Matthew Henryearly 18th c. · PD

Henry reads this as the language of felt spiritual desertion — real and agonizing — but insists that even in that state the sufferer clings to God by calling him 'my God' twice. He notes the same pattern applies to Christ on the cross: the Father did not withdraw his love, but Christ bore the full impressions of divine wrath against sin on behalf of his people, and even then kept fast hold of the relation, 'my God, by whom I am now employed and with whom I shall shortly be glorified.'

John Gill18th c. · PD

Gill stresses that the cry is not ignorance, impatience, or despair — Christ knew why he was forsaken (the imputed sins of his people), and the doubled 'my God' is itself a strong expression of continuing faith. The desolation was real: a deprivation of sensible divine presence and a felt weight of wrath, both necessary to make full satisfaction for sin. Yet Gill is careful to note the hypostatic union was never dissolved and the Father's love for the Son never ceased.

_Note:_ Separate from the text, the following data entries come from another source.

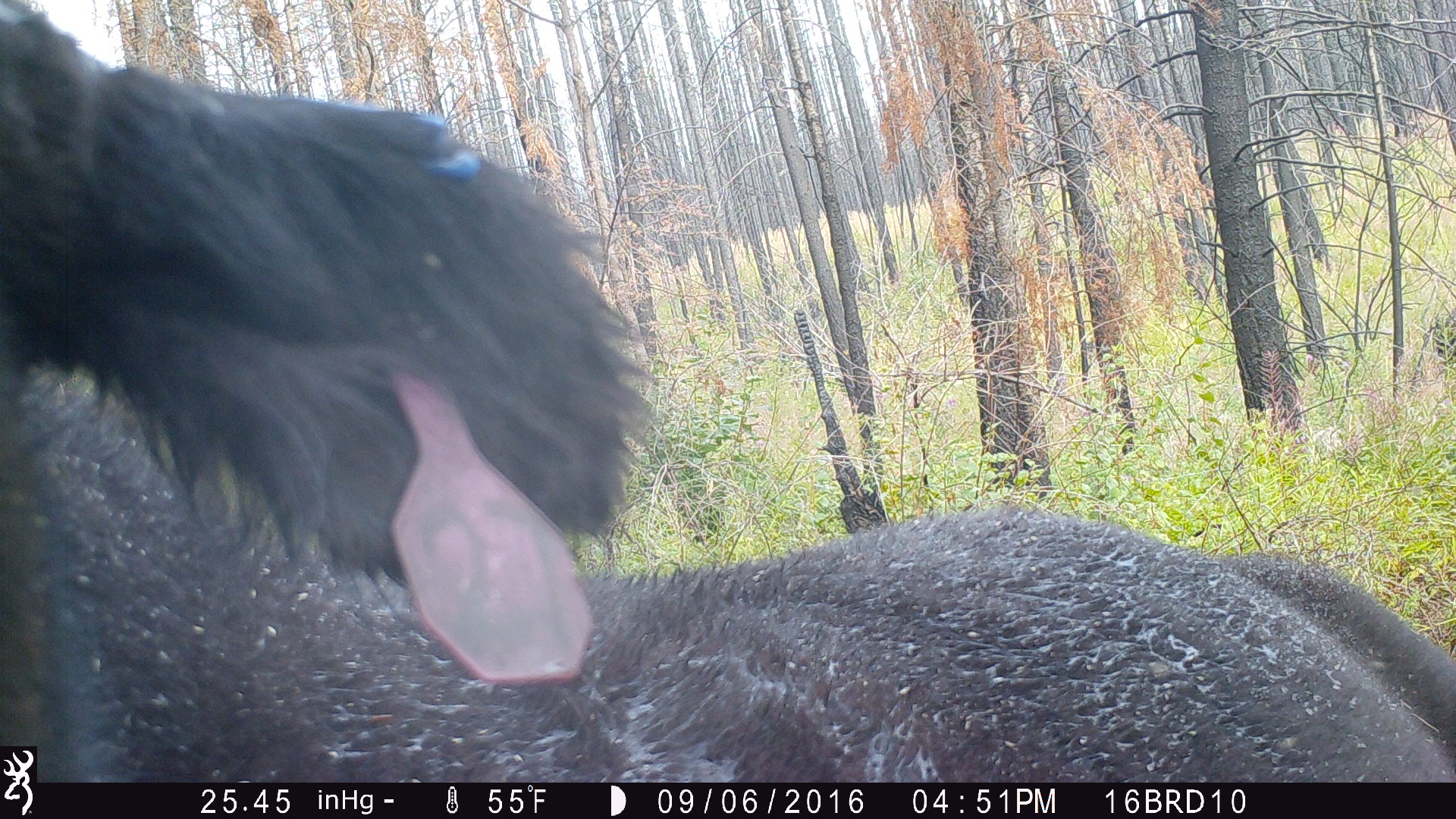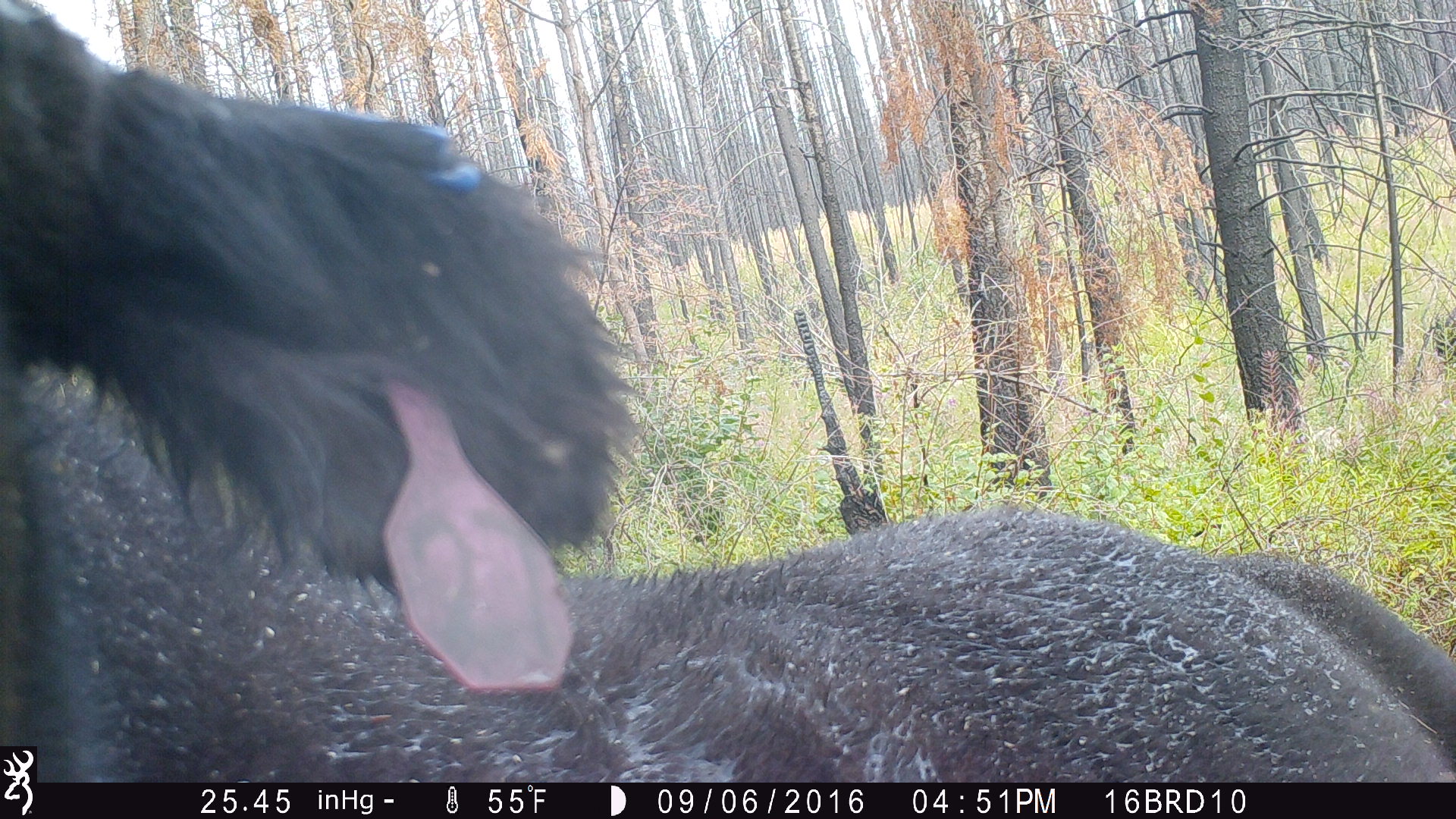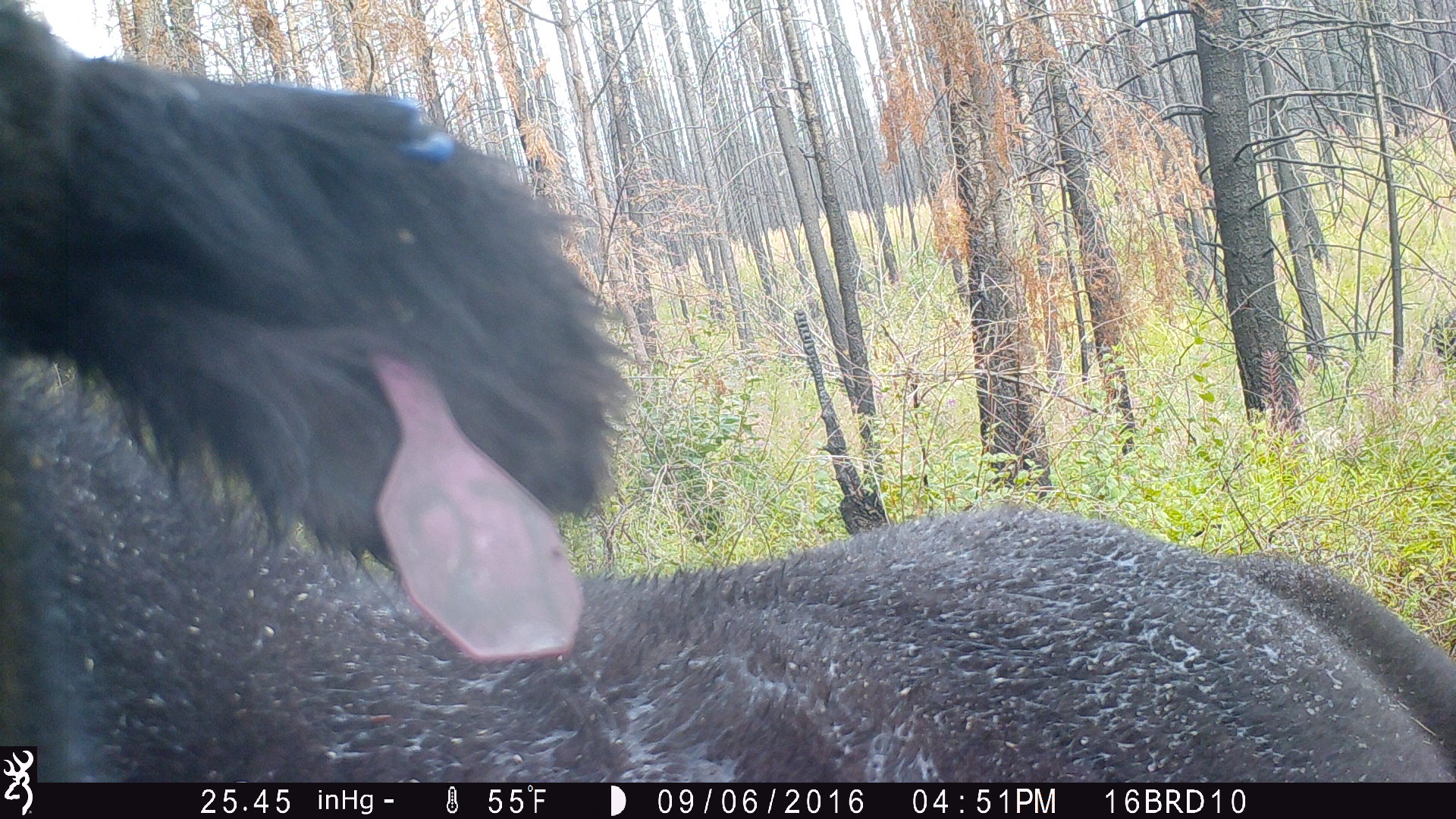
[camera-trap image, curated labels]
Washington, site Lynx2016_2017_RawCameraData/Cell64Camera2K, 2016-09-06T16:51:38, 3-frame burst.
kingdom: Animalia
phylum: Chordata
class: Mammalia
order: Artiodactyla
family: Bovidae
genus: Bos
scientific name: Bos taurus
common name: domestic cattle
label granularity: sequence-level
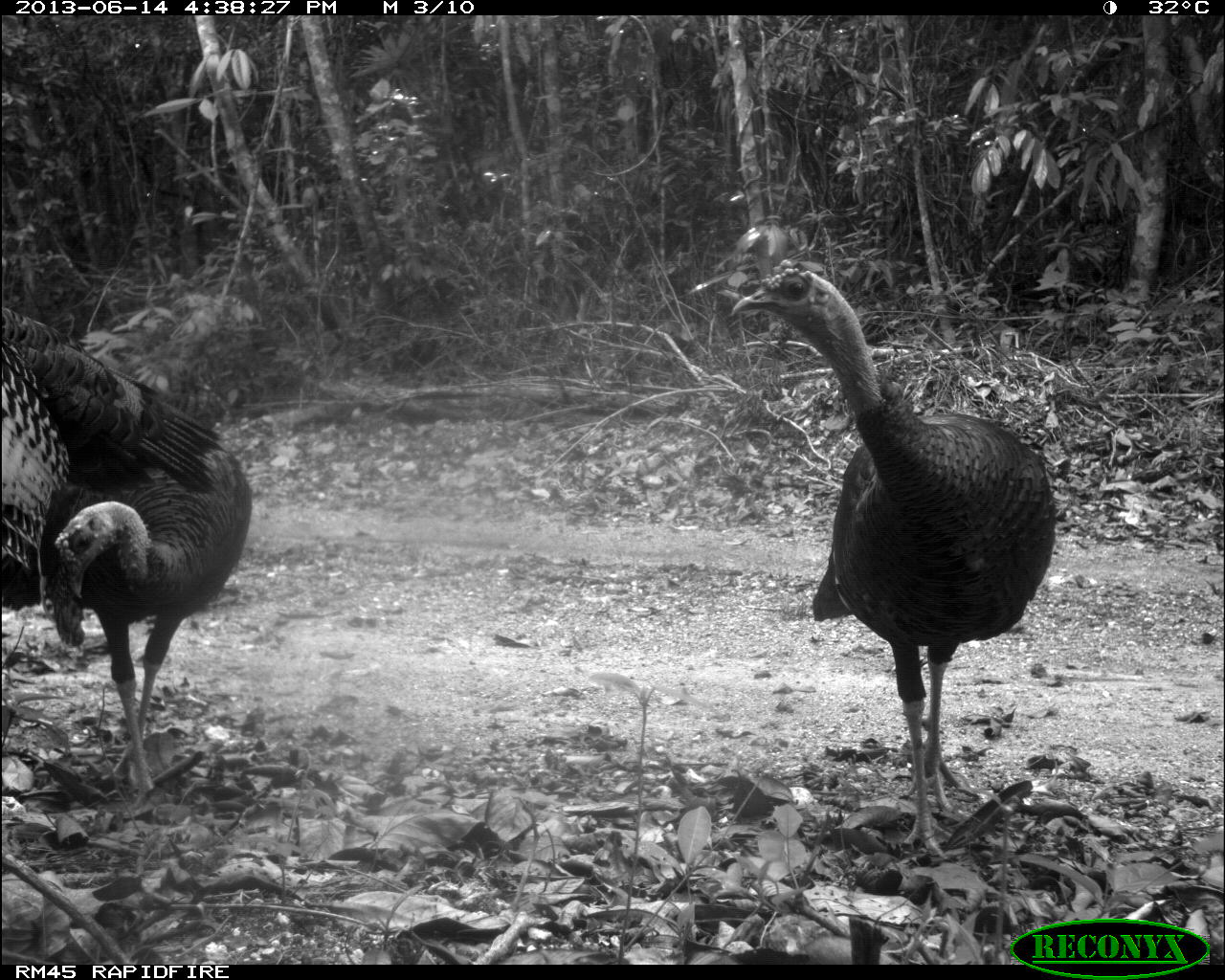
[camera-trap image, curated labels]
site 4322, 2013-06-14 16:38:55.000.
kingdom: Animalia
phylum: Chordata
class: Aves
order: Galliformes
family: Phasianidae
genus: Meleagris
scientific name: Meleagris ocellata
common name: ocellated turkey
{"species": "Meleagris ocellata (ocellated turkey)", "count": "3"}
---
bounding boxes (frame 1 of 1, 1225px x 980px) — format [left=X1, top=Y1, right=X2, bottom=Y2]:
meleagris ocellata: [left=731, top=257, right=1058, bottom=858]; [left=0, top=306, right=252, bottom=808]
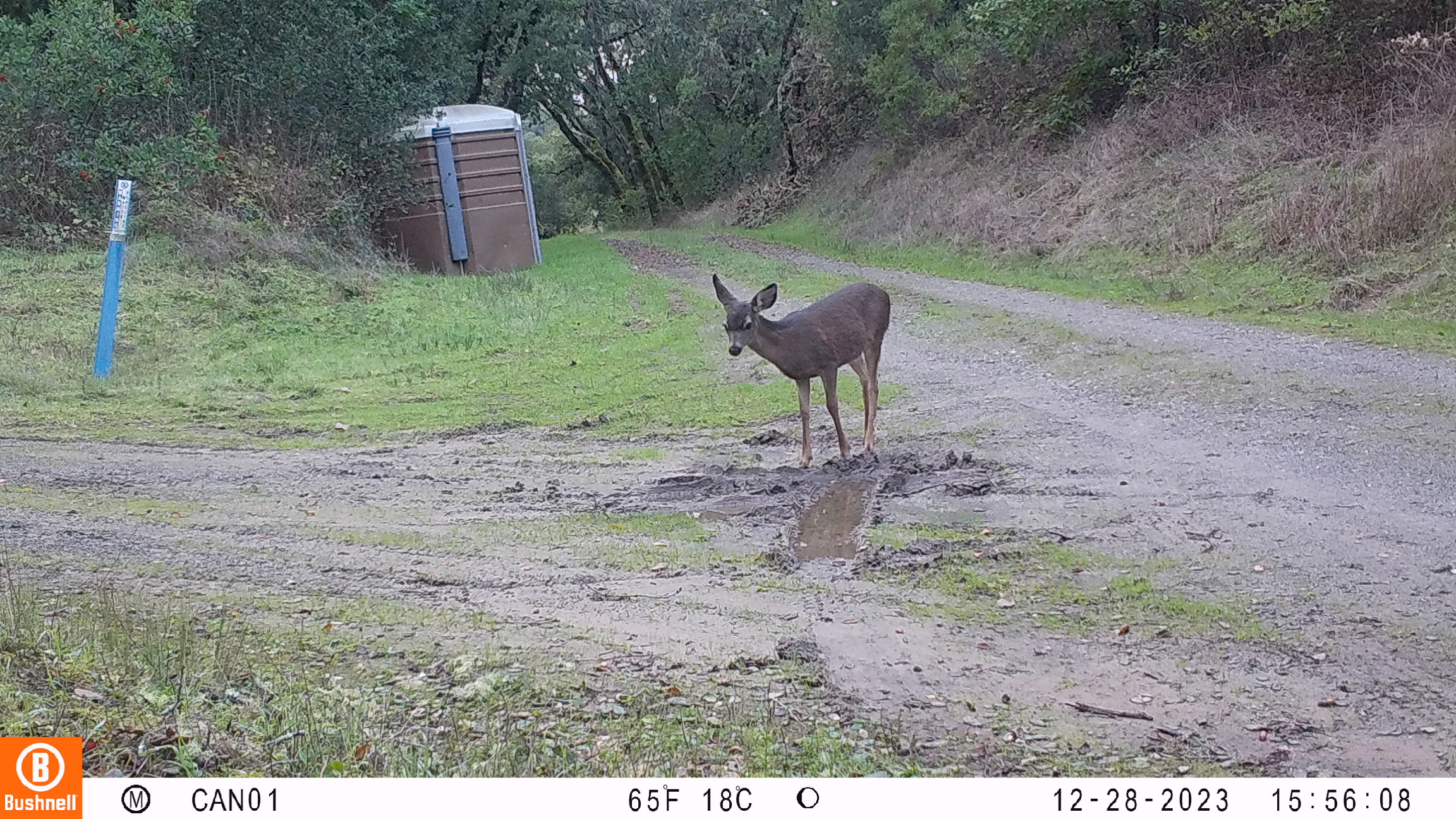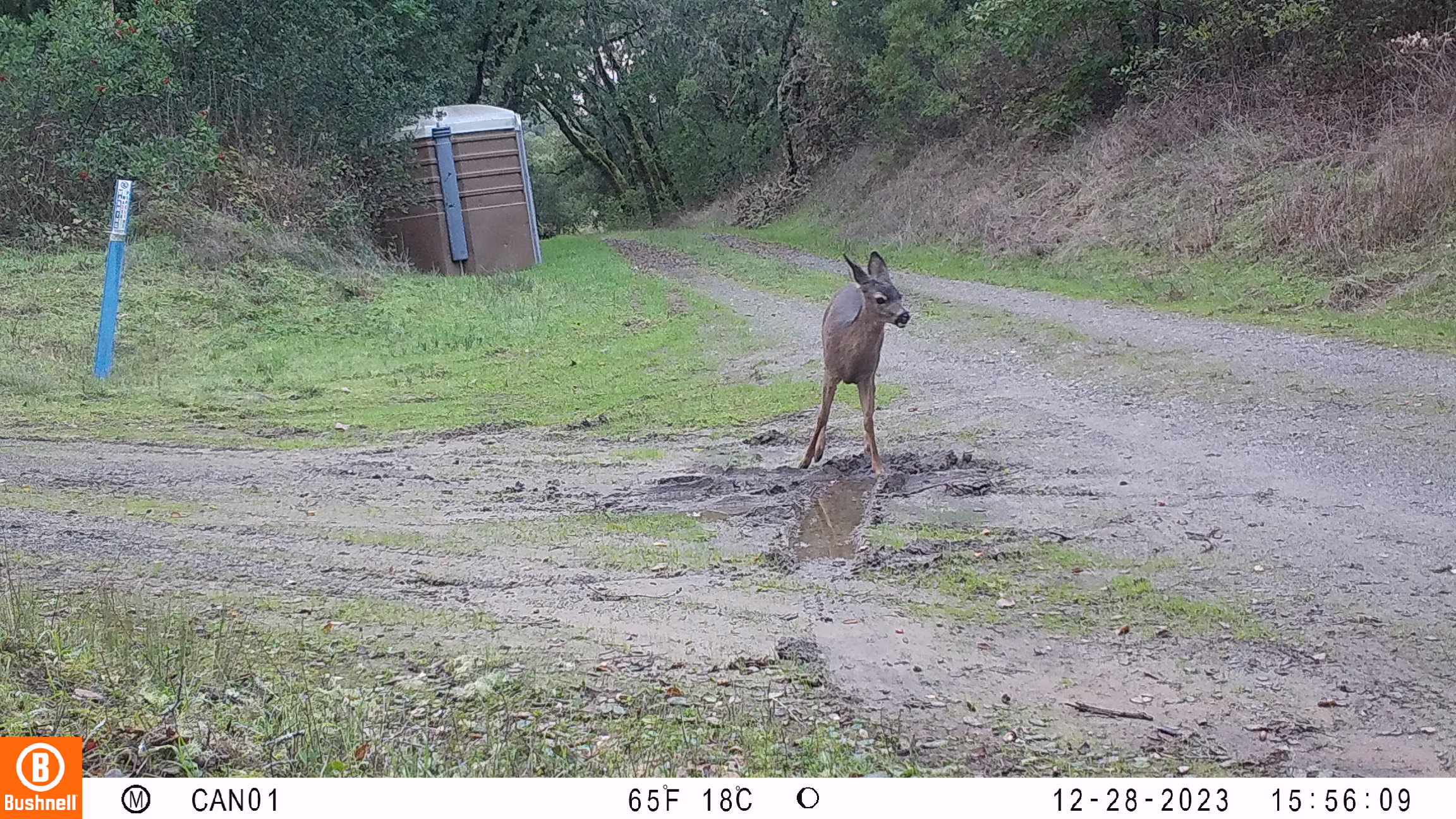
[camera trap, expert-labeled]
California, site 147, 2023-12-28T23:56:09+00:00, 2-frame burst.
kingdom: Animalia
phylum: Chordata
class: Mammalia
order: Artiodactyla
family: Cervidae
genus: Odocoileus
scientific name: Odocoileus hemionus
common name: mule deer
Mule deer (Odocoileus hemionus).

Charles Spurgeon19th c. · PD

Spurgeon observes that the psalm moves from the deepest night to the brightest dawn without contradiction. The opening cry is the honest voice of a soul in extremis — the Psalms do not paper over suffering — but the sufferer prays rather than curses, holds on rather than lets go. For Spurgeon, this is precisely what makes the psalm a comfort: it does not pretend that faith eliminates anguish, but shows that anguish does not have to eliminate faith.

שְׁאָגָה sh'agah

'Roaring' — the same word used for a lion's roar (Psalm 32:3, Proverbs 19:12). It is not a polite complaint or a quiet lament; it is raw, loud, convulsive grief. The BSB renders it 'groaning,' which captures the physical dimension. The word matters because it rules out the idea that the psalmist is simply expressing mild frustration — the distress is visceral and overwhelming — yet it is still speech directed at God, still prayer.